Optional parameter to control length of summarise #154

hadley · 2013-12-06T15:23:02Z

It would be useful to have a parameter that states the number of values the function should return. It's sometimes useful to have a summary function that returns multiple values, like if you're computing a fixed set of quantiles. The values should run down the column, and the grouping variables should be repeated.

For example:

summarise(group_by(mtcars, cyl), mpg = quantile(mpg), .n = 5)

We don't need to label the values, since the user could always do that themselves:

qs <- c(0, 0.5, 1)
summarise(group_by(mtcars, cyl), mpg = quantile(mpg, qs), q = qs, .n = 3)

When n > 1, summarise() shouldn't drop the last group from the grouping, since you might want to summarise the values you just computed.

The text was updated successfully, but these errors were encountered:

romainfrancois · 2013-12-08T20:09:54Z

Returning more than one thing in summarise is a problem in the current design, but I understand the usefulness.
I'm not sure I like the additional parameter though. What about having something at the left of the =. Something like this:

summarise(group_by(mtcars, cyl), c(min,max) = range(mpg) )

Unfortunately that does not parse.

> parse( text = "summarise(group_by(mtcars, cyl), c(min,max) = range(mpg) )" )
Erreur dans parse(text = "summarise(group_by(mtcars, cyl), c(min,max) = range(mpg) )") :
  <text>:1:45: '=' inattendu(e)
1: summarise(group_by(mtcars, cyl), c(min,max) =
                                                ^

However, this does:

> parse( text = "summarise(group_by(mtcars, cyl), c(min,max) := range(mpg) )" )
expression(summarise(group_by(mtcars, cyl), c(min,max) := range(mpg) ))
> parse( text = "summarise(group_by(mtcars, cyl), c(min,max) %=% range(mpg) )" )
expression(summarise(group_by(mtcars, cyl), c(min,max) %=% range(mpg) ))

Not sure I like this either.

What worries me about .n is that it has then to be about all the expressions. What would we do if we wanted one expression to return one value and another one to return more:

summarise(group_by(mtcars, cyl), mpg = quantile(mpg), mean = mean(mpg), .n = 5)

davidkane9 · 2014-07-05T13:45:06Z

Let me add another voice to those requesting this functionality. For me, and others in finance, there is often a need to calculate --- for many companies and many dates --- measures like a trailing standard deviation. This is easy, for a single company, by using functions like rollapply() from library(xts). To be able to call such functions within dplyr would be wonderful, and would probably create a much wider user base within finance, or any community that uses a lot of times series data, for dplyr.

romainfrancois · 2014-10-01T12:55:53Z

Can we have something that marks the expected size of a result, e.g. :

mtcars %>% summarise( x = several(quantile(mpg), 5) )

____________

» COMPLETE THE FOLLOWING
A: In the thread about controlling the length of summarise, which function does davidkane9 say makes a trailing measure easy to compute for a single company?
B: From the summarise thread, reproduce the passage starting with "Returning more than" and going on through "<text>:1:45: '=' inattendu(e)".

» INPUT DATA
____________

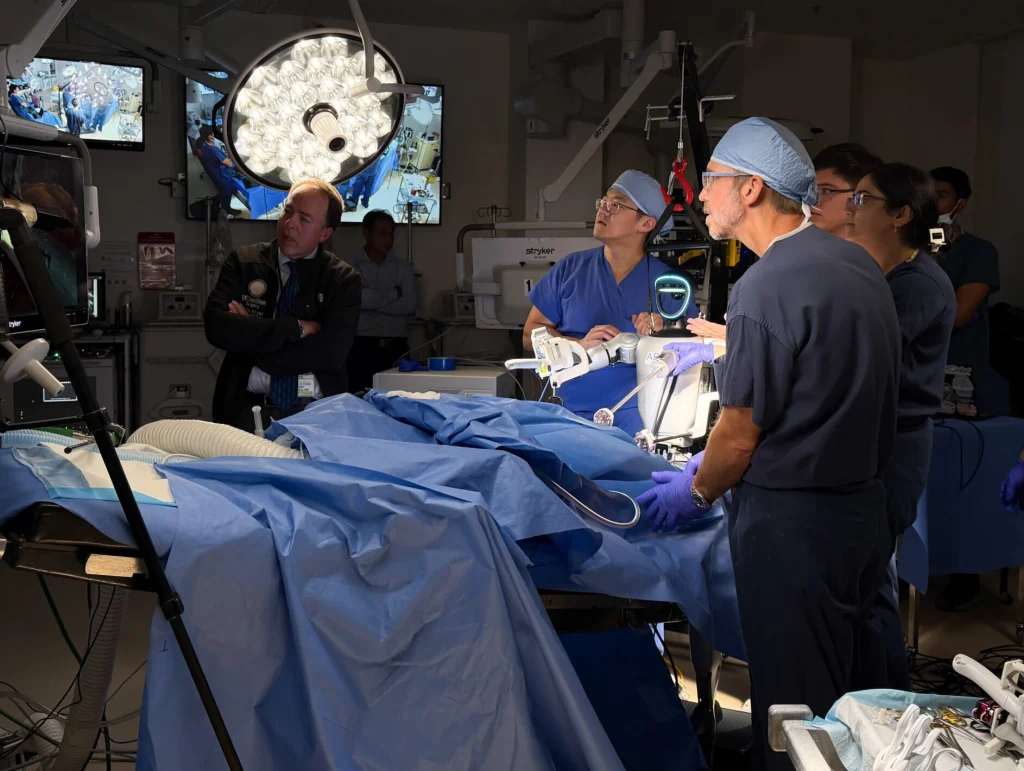 Unitree G1 Humanoids Perform Live Laparoscopic Surgery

____________

» RESPONSES BY TASK
A: rollapply() from library(xts)

B:
Returning more than one thing in summarise is a problem in the current design, but I understand the usefulness.
I'm not sure I like the additional parameter though. What about having something at the left of the =. Something like this:

summarise(group_by(mtcars, cyl), c(min,max) = range(mpg) )

Unfortunately that does not parse.

> parse( text = "summarise(group_by(mtcars, cyl), c(min,max) = range(mpg) )" )
Erreur dans parse(text = "summarise(group_by(mtcars, cyl), c(min,max) = range(mpg) )") :
  <text>:1:45: '=' inattendu(e)